The acting is strong in some places, weaker in others.  Asia Argento is not the world's greatest actress, but she handles the role of the terrorized Sara just fine, knowing when to scream, when to run, when to look confused, and when to take a shower.  Israeli actress Moran Atias appears as Mater Lachrymarum (a role originated in Inferno by Ania Pieroni, now retired from acting and too old for the part), a role that calls for melodramatic flourishes and gobs of nudity (she is at most semi-dressed in all of her scenes, the constant nakedness drawing a parallel between herself and the deviant sexuality of her followers).  My favorite performer in the film is of course Udo Kier, the brilliant German character actor (previously seen in Suspiria as a college professor who provides key information to Suzy Banyon, whom Kier's character mentions in La Terza Madre, a meta moment that film geeks like me swoon for).  Kier plays Father Johannes, a kindly priest who again provides our heroine with important knowledge she will need to survive.  All in all, the cast is good, but not quite on par with the powerhouse performances found in the earlier Mothers films.  (Incidentally, one of those cast members recently passed away.  We lost Mater Tenebrarum, Veronica Lazar, on June 8th, 2014.  She was 75.)

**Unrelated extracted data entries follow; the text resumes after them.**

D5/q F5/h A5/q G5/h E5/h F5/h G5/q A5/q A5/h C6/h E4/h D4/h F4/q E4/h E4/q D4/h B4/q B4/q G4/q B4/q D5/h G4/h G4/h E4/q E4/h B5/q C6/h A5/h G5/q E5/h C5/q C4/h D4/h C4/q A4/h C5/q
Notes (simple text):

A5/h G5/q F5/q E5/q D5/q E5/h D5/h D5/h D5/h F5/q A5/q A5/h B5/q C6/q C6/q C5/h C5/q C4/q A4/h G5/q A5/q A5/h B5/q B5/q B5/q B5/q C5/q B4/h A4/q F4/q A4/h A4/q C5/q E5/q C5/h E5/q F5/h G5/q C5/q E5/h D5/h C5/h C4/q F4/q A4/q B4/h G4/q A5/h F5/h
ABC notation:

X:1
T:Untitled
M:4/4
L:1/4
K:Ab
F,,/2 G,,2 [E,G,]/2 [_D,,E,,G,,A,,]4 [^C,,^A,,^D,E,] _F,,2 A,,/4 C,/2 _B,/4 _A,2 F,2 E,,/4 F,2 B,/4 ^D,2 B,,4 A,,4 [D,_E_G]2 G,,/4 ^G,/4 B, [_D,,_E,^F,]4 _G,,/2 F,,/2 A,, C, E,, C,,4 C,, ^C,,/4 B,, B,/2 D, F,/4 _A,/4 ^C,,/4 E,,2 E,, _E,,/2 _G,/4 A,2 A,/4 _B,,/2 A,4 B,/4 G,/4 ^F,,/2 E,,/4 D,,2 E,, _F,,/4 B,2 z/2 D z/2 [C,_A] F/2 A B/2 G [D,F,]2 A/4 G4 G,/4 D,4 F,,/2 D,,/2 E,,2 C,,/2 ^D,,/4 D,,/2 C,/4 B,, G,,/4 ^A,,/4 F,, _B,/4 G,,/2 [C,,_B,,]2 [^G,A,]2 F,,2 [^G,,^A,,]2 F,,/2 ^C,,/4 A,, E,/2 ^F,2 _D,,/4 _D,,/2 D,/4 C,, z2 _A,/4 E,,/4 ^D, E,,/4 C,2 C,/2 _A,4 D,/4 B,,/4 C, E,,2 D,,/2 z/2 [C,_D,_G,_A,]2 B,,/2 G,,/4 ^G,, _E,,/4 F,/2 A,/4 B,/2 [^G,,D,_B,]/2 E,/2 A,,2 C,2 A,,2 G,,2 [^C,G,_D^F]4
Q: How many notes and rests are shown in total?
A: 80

The score of La Terza Madre is provided by ex-Goblin Claudio Simonetti and his heavy metal combo Daemonia, although the score he provided resembles Keith Emerson's keyboards n' choir noise from Inferno more than it does the Simonetti-penned Suspiria.  Sergio Stivaletti provides the special effects, a genre veteran who has worked with Argento since Phenomena in 1985, and with Argento's brilliant protege Michele Soavi, as well as sitting in the director's chair himself, beginning with The Wax Mask, a project originally intended to be the first collaboration between Argento and Lucio Fulci (Fulci's death sadly kept that dream from becoming reality).  He pulled out all the stops for La Terza Madre, as eyes, limbs, faces, throats and guts are all ripe for destruction.  Mater Lachrymarum shows no mercy, and neither does Stivaletti.  The Italian theatrical cut was shorn of gore to receive the teen-friendly 14 rating, but these scenes were thankfully restored for the unrated home release.

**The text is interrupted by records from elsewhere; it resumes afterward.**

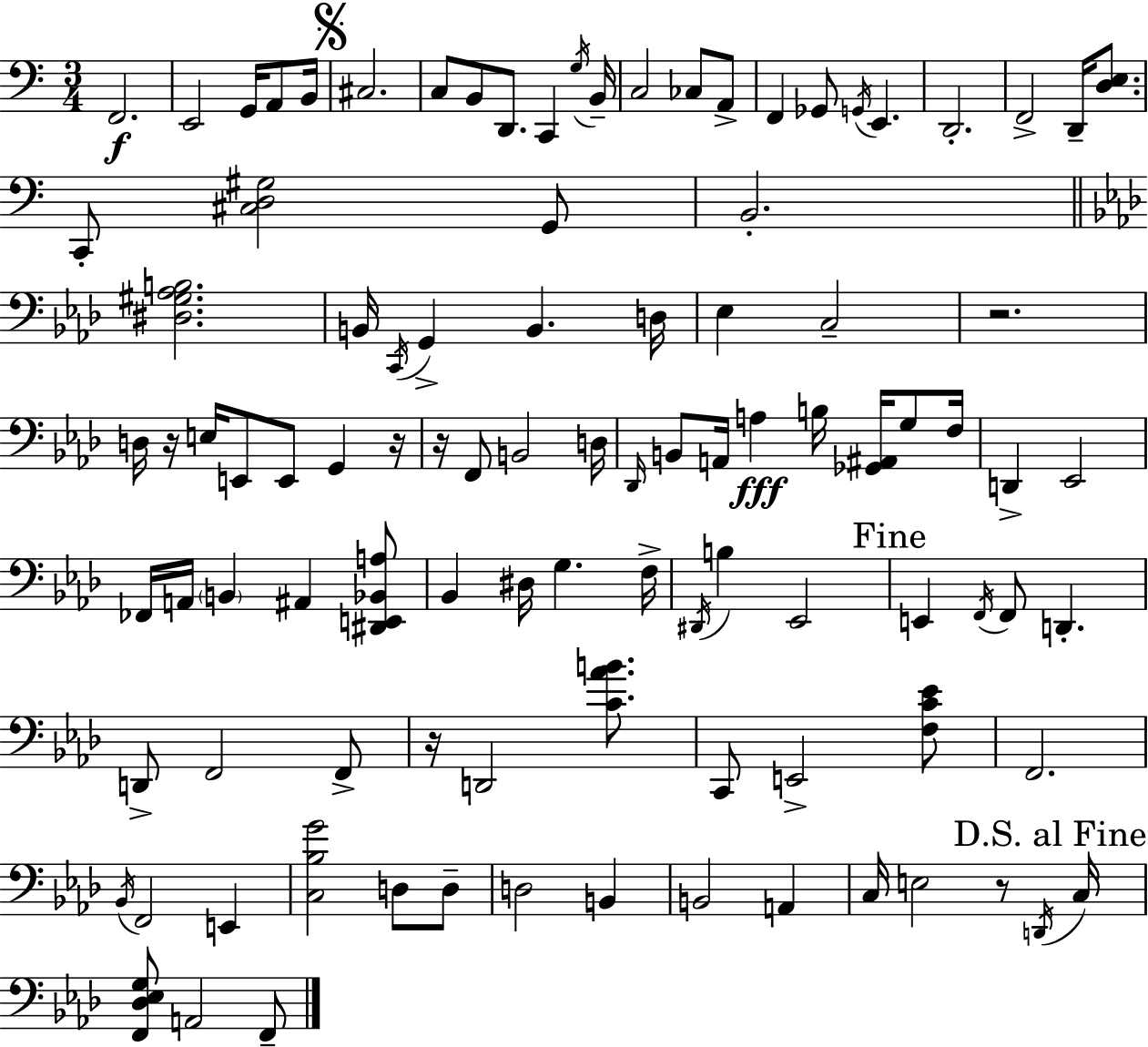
X:1
T:Untitled
M:3/4
L:1/4
K:C
F,,2 E,,2 G,,/4 A,,/2 B,,/4 ^C,2 C,/2 B,,/2 D,,/2 C,, G,/4 B,,/4 C,2 _C,/2 A,,/2 F,, _G,,/2 G,,/4 E,, D,,2 F,,2 D,,/4 [D,E,]/2 C,,/2 [^C,D,^G,]2 G,,/2 B,,2 [^D,^G,_A,B,]2 B,,/4 C,,/4 G,, B,, D,/4 _E, C,2 z2 D,/4 z/4 E,/4 E,,/2 E,,/2 G,, z/4 z/4 F,,/2 B,,2 D,/4 _D,,/4 B,,/2 A,,/4 A, B,/4 [_G,,^A,,]/4 G,/2 F,/4 D,, _E,,2 _F,,/4 A,,/4 B,, ^A,, [^D,,E,,_B,,A,]/2 _B,, ^D,/4 G, F,/4 ^D,,/4 B, _E,,2 E,, F,,/4 F,,/2 D,, D,,/2 F,,2 F,,/2 z/4 D,,2 [C_AB]/2 C,,/2 E,,2 [F,C_E]/2 F,,2 _B,,/4 F,,2 E,, [C,_B,G]2 D,/2 D,/2 D,2 B,, B,,2 A,, C,/4 E,2 z/2 D,,/4 C,/4 [F,,_D,_E,G,]/2 A,,2 F,,/2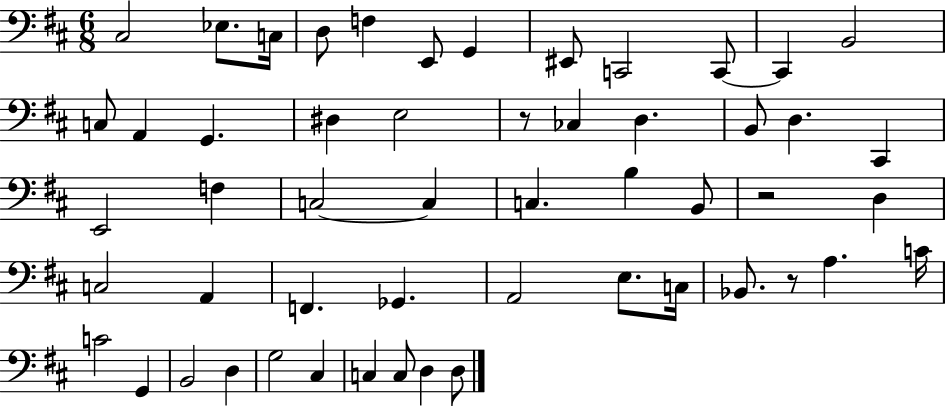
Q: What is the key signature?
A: D major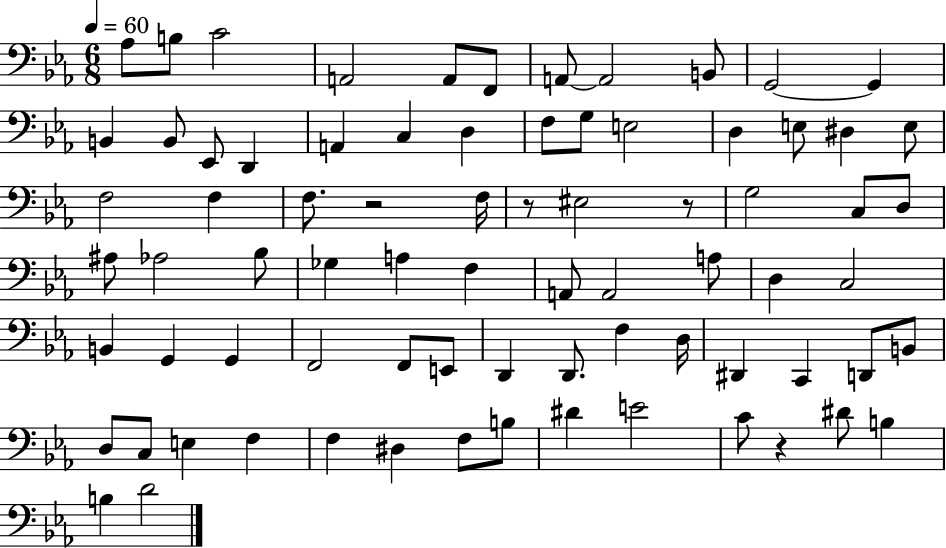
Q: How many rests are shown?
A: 4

For a long time after becoming acquainted with the work of Argento, I was convinced this film would never be made.  He had at one point been quoted as saying that Inferno was the end of the series since Mater Lachrymarum does make an appearance, thus making it the only one of the films to feature two of the three witches.  It has been reported that as early as 1984, Daria Nicolodi (co-writer of the first two films and the only person to appear in all three) had written a script for the third film, but this was scrapped, likely contributing to (or because of) the end of her romantic relationship with Argento.  Scripts came and went over the years, until Argento finally hired some co-writers and really focused on making it.  The end result is different in tone than his earlier efforts, being blunt and punishing compared to the ethereal wonder of Suspiria and Inferno...but really, what's wrong with that?  It's still very much Argento: a story that never quite makes sense, elaborate sets, the sense that the characters are all alone, never really a part of the real world.  The biggest differences come from the advances in cinema technology, and the use of CGI in one sequence feels totally out of place.  Practical effects bring more to the proceedings, making the otherworldliness of the Three Mothers stories believable in a way that hokey computer trickery can't.  Thankfully, there is only one brief CGI effect in La Terza Madre and it doesn't take you out of the dream too much.

If you've seen Suspiria and Inferno, you'd be crazy not to watch this one.  If you haven't seen Suspiria and Inferno, you'd be crazy not to run right out and watch them right now.  Cheers to anyone who watches the entire Three Mothers trilogy in one stretch.  And now I bid you adieu, for there is much to accomplish on this Summer evening...like maybe taking in another Nasty.  It's been too damn long.  Maybe it's time for some Nazis.  Or cannibals.  Or something malformed and creepy.  And don't open ancient urns from unmarked graves.  I'll heed that advice.  Because my name's Justin.  JustinCase.